## What you will do:
From the entries below, copy every line that has the word "only".

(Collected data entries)
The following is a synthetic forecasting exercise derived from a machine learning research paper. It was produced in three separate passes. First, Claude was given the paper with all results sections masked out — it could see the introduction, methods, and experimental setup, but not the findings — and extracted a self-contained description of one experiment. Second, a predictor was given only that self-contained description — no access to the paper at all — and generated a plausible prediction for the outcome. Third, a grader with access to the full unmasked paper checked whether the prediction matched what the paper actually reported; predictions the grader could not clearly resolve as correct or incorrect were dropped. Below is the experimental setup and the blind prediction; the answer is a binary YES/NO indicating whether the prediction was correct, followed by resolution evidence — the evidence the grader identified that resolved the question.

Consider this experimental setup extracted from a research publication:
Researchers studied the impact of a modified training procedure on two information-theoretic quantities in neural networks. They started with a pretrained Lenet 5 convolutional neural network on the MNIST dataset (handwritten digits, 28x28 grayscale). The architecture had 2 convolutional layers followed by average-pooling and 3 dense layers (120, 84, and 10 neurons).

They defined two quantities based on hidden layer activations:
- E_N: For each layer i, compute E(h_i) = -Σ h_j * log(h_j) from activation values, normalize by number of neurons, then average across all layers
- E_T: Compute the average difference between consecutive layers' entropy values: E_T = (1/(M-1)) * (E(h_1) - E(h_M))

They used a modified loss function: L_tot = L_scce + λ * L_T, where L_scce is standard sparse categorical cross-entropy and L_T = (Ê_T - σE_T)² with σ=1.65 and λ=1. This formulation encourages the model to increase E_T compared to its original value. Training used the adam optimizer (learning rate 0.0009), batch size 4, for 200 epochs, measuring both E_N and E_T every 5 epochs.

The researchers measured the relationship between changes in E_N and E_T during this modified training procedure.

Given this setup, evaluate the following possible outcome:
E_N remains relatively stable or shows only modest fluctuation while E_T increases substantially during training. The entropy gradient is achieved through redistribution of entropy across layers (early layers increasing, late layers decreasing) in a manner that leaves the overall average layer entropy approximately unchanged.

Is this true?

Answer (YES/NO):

## Answer to this problem:
The following is a synthetic forecasting exercise derived from a machine learning research paper. It was produced in three separate passes. First, Claude was given the paper with all results sections masked out — it could see the introduction, methods, and experimental setup, but not the findings — and extracted a self-contained description of one experiment. Second, a predictor was given only that self-contained description — no access to the paper at all — and generated a plausible prediction for the outcome. Third, a grader with access to the full unmasked paper checked whether the prediction matched what the paper actually reported; predictions the grader could not clearly resolve as correct or incorrect were dropped. Below is the experimental setup and the blind prediction; the answer is a binary YES/NO indicating whether the prediction was correct, followed by resolution evidence — the evidence the grader identified that resolved the question.
E_N remains relatively stable or shows only modest fluctuation while E_T increases substantially during training. The entropy gradient is achieved through redistribution of entropy across layers (early layers increasing, late layers decreasing) in a manner that leaves the overall average layer entropy approximately unchanged.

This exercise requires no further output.